The famous linguist Prof. Qian Guanlian delivered a lecture entitled “Constructing the Edifice of Human Knowledge: Three Developments of Frege’s Theory of Predicate Reference”on April 16th,2015 inthe lecture room of theNational Key Research Centerfor Linguistics and Applied Linguistics.
Prof. Qian first contextualized the talk by pointing out the philosophical meaning of predicate and predication based on the phenomenon that the concept of “horse” is not given or saturated by the name “horse” itself unless the predicate has been used. Predicate is the logical category of expressions used to attribute properties and relations to things, and is thus the primary vehicle for creating and accumulating human knowledge. After the contextualization, Prof. Qian proposed a new concept of “dangling predicate” for modifying and enriching the description of subject-predicate. Crucially, a strict logical connection between dangling and primary predicate therefore becomes determinative for a clear and complete thought, and the edifice of human knowledge is thereby constructed.
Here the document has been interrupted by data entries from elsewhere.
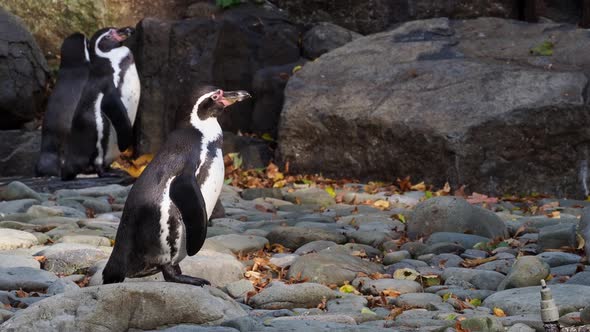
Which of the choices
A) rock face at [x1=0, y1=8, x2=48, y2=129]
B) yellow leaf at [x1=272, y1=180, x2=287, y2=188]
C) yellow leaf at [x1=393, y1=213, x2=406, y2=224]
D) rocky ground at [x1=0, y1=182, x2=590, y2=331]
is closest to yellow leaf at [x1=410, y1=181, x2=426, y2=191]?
rocky ground at [x1=0, y1=182, x2=590, y2=331]

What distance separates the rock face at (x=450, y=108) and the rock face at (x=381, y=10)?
109 cm

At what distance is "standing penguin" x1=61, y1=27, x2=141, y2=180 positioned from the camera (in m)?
10.2

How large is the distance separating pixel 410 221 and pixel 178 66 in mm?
4783

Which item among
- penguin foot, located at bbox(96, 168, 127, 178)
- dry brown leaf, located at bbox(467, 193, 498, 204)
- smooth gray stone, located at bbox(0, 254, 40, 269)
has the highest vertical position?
smooth gray stone, located at bbox(0, 254, 40, 269)

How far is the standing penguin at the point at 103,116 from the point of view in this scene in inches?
403

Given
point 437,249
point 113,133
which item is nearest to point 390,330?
point 437,249

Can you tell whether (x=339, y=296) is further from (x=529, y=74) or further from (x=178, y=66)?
(x=178, y=66)

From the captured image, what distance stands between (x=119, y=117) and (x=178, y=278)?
5091 mm

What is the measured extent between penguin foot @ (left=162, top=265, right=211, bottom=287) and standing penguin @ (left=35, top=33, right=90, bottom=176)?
569 cm

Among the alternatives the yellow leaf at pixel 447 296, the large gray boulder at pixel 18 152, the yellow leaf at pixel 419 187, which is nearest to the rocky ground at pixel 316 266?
the yellow leaf at pixel 447 296

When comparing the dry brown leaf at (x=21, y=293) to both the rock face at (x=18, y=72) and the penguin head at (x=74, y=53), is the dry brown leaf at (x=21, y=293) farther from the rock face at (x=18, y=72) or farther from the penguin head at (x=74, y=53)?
the rock face at (x=18, y=72)

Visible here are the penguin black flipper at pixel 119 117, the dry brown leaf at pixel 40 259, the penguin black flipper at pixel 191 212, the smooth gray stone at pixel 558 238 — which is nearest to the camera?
the penguin black flipper at pixel 191 212

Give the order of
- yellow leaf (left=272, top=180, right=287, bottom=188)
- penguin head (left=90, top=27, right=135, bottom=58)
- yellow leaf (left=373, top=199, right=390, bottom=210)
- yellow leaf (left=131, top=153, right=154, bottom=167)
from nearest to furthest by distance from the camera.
Answer: yellow leaf (left=373, top=199, right=390, bottom=210), yellow leaf (left=272, top=180, right=287, bottom=188), penguin head (left=90, top=27, right=135, bottom=58), yellow leaf (left=131, top=153, right=154, bottom=167)

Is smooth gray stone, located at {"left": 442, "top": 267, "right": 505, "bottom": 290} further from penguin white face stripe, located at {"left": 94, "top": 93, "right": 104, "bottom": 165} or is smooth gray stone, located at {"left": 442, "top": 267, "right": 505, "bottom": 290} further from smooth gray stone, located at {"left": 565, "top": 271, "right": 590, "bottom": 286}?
penguin white face stripe, located at {"left": 94, "top": 93, "right": 104, "bottom": 165}
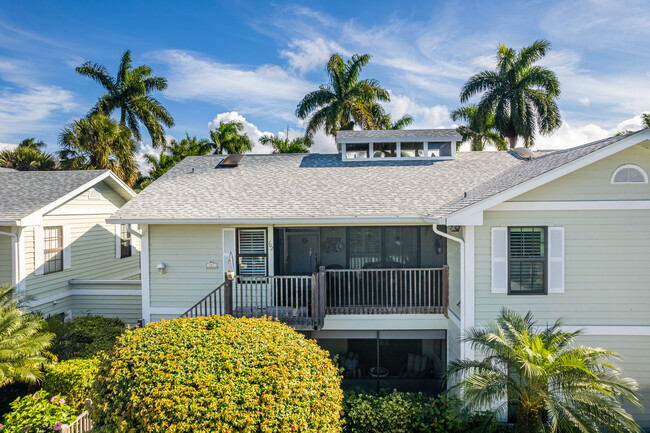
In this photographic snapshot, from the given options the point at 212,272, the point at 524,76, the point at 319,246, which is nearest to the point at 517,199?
the point at 319,246

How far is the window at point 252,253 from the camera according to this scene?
9828 mm

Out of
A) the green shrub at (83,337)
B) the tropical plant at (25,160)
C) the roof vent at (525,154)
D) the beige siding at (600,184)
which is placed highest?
the tropical plant at (25,160)

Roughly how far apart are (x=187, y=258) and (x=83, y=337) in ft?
10.5

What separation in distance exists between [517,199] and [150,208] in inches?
342

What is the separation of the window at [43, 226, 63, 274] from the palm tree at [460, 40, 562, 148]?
2614 cm

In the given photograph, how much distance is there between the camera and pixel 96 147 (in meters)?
19.6

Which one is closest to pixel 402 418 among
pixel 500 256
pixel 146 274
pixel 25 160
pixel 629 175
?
A: pixel 500 256

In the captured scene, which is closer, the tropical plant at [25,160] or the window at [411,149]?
the window at [411,149]

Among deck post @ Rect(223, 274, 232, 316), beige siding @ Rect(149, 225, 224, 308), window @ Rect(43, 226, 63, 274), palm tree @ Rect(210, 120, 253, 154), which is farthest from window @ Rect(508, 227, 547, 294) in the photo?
palm tree @ Rect(210, 120, 253, 154)

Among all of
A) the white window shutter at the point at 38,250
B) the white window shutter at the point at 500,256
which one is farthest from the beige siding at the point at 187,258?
the white window shutter at the point at 500,256

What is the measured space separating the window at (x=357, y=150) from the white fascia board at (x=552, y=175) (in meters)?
6.15

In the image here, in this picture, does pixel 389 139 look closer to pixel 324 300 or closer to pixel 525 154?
pixel 525 154

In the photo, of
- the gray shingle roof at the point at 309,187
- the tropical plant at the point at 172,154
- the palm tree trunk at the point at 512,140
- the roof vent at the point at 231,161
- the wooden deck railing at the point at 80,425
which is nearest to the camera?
the wooden deck railing at the point at 80,425

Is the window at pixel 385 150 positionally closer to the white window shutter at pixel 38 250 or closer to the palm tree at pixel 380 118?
the white window shutter at pixel 38 250
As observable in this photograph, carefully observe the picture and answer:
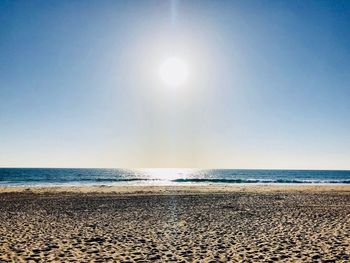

Furthermore, he divided the edifice of human knowledge into three parts: 1) The set of factual sentences and logically true sentences; 2) the set of propositions linguistically formulated as “I know that-clause and accept it” or “I know that-clause but I repudiate it”; 3) the set of propositions linguistically formulated as “Knowing that-clause, I propose/find/discover that-clause”. Among them, the logically true sentence, derived from deduction, conjecture and hypothesis, was highlighted by Prof. Qian due to its prospective nature.
At the end of his lecture, Prof. Qian Guanlian drew an analogy between predicate/predication and the backbone of the edifice of human knowledge.